• [Work instructions]
Lay out each line of the data below as a numbered list, leaving out blank lines and the pictures.

• [Entries]
===============

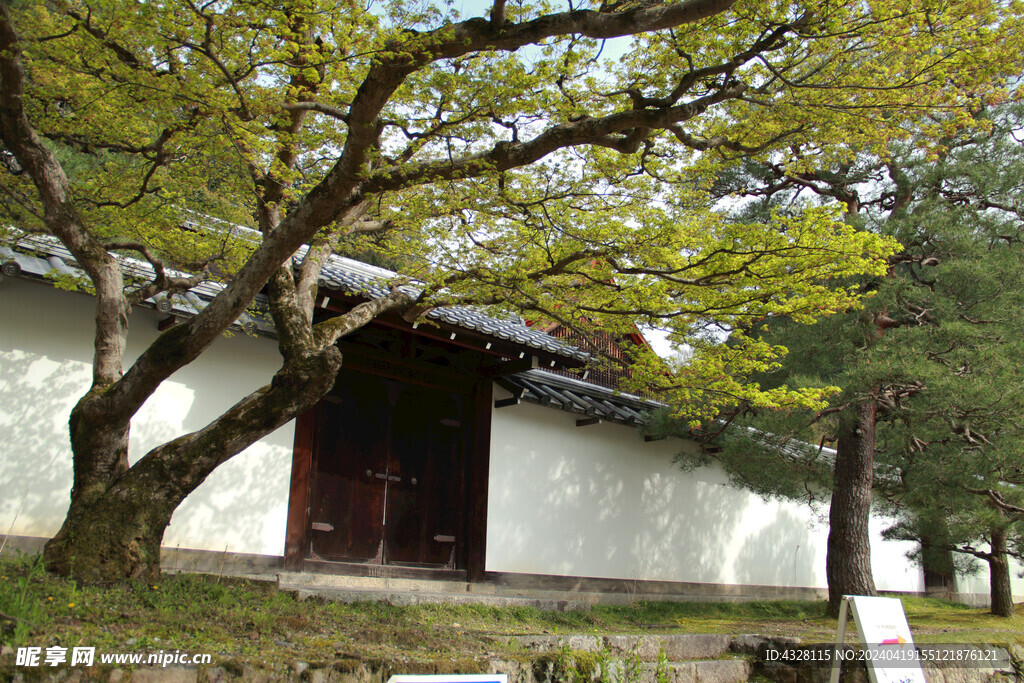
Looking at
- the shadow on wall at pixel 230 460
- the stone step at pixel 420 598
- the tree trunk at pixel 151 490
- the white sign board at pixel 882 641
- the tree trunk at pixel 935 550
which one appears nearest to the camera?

===============

• [Written answer]
1. Looking at
2. - the shadow on wall at pixel 230 460
3. - the stone step at pixel 420 598
4. - the tree trunk at pixel 151 490
5. - the white sign board at pixel 882 641
6. - the tree trunk at pixel 935 550
7. which one appears nearest to the camera?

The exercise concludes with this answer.